OpenStack から Ceph へのワークロードの他に、RBD クライアントから Ceph へのワークロードも発生させます。上述したように、OpenStack 環境と RBD クライアントではボリュームの接続方法が異なります。OpenStack 環境からは librbd ライブラリで接続し、RBD クライアントからは Linuxカーネルの krbd ドライバで接続します。また、両者でファイル I/O の仕方を変えます。後述するように、RBD クライアントからは DirectIO を使用します。
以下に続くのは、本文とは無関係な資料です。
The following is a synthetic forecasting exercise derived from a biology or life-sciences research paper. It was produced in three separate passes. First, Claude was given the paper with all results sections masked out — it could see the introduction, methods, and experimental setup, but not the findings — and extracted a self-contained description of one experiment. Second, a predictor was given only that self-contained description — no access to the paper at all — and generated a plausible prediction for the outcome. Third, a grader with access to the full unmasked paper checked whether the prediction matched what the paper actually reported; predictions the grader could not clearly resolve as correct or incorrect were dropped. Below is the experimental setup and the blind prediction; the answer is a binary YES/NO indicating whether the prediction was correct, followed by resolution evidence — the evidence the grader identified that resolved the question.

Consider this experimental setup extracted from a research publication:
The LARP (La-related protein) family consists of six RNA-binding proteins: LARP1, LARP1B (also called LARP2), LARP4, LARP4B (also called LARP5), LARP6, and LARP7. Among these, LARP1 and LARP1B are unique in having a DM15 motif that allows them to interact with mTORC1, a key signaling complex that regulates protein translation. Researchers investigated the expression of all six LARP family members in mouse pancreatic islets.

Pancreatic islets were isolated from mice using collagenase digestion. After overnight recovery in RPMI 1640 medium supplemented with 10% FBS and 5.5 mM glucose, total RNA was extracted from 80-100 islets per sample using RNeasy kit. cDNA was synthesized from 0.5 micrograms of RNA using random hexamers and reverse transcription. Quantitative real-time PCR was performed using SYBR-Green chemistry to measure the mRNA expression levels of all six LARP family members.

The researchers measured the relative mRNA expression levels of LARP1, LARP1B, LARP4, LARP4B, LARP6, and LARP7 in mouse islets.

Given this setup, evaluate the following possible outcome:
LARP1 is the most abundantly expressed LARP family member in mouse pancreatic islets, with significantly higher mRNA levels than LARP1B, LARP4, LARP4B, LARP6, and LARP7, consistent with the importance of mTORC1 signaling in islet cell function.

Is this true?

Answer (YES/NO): YES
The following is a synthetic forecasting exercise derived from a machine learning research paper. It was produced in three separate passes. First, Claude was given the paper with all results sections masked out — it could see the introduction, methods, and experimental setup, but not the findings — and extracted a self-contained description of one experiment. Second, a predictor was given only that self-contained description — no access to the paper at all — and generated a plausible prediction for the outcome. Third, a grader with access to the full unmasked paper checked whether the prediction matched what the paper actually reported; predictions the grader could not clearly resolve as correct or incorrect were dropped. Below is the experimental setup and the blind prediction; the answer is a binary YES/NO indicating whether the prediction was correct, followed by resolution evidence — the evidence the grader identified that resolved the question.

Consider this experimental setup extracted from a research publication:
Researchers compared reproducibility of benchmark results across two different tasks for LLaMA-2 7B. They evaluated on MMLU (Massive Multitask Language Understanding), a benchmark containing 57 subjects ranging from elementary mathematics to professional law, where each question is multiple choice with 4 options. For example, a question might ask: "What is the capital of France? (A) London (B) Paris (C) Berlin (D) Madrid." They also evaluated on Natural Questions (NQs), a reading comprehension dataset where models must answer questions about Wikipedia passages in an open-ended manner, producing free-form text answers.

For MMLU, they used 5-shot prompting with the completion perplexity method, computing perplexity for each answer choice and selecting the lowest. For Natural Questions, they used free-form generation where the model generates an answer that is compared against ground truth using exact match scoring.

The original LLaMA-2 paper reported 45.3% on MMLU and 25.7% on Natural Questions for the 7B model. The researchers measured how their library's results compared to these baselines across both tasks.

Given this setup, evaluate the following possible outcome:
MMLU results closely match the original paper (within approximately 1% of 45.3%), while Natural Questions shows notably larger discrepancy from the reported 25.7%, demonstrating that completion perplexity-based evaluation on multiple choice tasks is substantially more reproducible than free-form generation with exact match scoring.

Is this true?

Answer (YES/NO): NO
各システムに 1つの RBD クライアントが置かれています。RBD クライアントにはファイル I/O 用の RBD ボリュームが 1つ接続されています。ファイル I/O 用の RBD ボリュームにファイルシステムを構築し、RBD クライアントからマウント (syncオプション指定) します。RBD クライアント上に I/O プロセスを起動します。I/O プロセスは、1秒間のスリープと上記ボリューム上に 1個の新規ファイルを作成して 4KB のデータを write (direct I/O) する処理を繰り返します。
次に、この状態でテスト項目に記述したハードウェア障害を発生させます。ハードウェア障害の発生方法については説明を省略します。
何らかの理由で新規ファイルが作成できない場合、I/O プロセスは終了します。各テスト項目実施を通して当該プロセスが終了しないことをもって運用が継続できている状態とみなします。Ceph へのワークロードが (I/O がブロックされる等で) 停止と再開を繰り返している状態も運用が継続できている状態の一部とみなします。
3.4. テスト結果
具体的なテスト項目とその結果について説明します。
始めに、各テスト項目を表現した図の見方を説明します。テスト項目は、故障するハードウェアのドメインの状態とシステム構成のパラメータの値のパターンです。
この図はテスト項目 #1 を表しており、全てのテスト項目の基準となります。この図では 3台の Ceph MON サーバーと 5台の Ceph OSD サーバーがあり、全てのサーバーが public network に接続されており、全ての Ceph OSD サーバーが cluster network に接続されている状態を表しています。故障するハードウェアのドメインは灰色で示されます。この図では灰色のドメインは存在せず、すなわち、通常の状態を表します。システム構成のパラメータについては、注目すべきものについて余白に記載します。この図では何も記載されていません。
つぎに下記の図の見方を説明します。
OpenStack/Ceph 異常系テスト (1) では、障害が及ぼす様々な影響のうち、アプリケーションの I/O への影響に着目します。
上記の図は、障害 (=テスト項目) 毎に示されるアプリケーション I/O の進捗を表します。縦軸は単位時間を表し、横軸はファイル I/O 用のボリュームに作成されたファイルの数を表します。データは、RBD クライアント上で DirectIO を使用してワークロードを生成している I/O プロセスでの結果を使用しています。
テスト項目 #1 は通常の状態での結果です。時間の経過におよそ比例して作成されるファイル数が増加しています。このグラフは、ファイルを 1つ作成する毎に点をプロットしています (複数の点を結んだ直線でないことに注意してください)。
もし、ファイル I/O でエラーが発生すると I/O プロセスは終了するのでその時点以降、ファイル数はプロットされません。もし、ファイル I/O でハングが発生すると、I/O プロセスもハングするので、ハングしている間はファイル数がプロットされません。ハングが解けた時点で再びファイル数がプロットされますので、点の集まりはハングが持続した長さだけ上下に分断されるはずです。また、ファイル I/O の進捗が滞ると点の集まりの傾きが急になり、逆に進捗が捗ると傾きが緩やかになるはずです。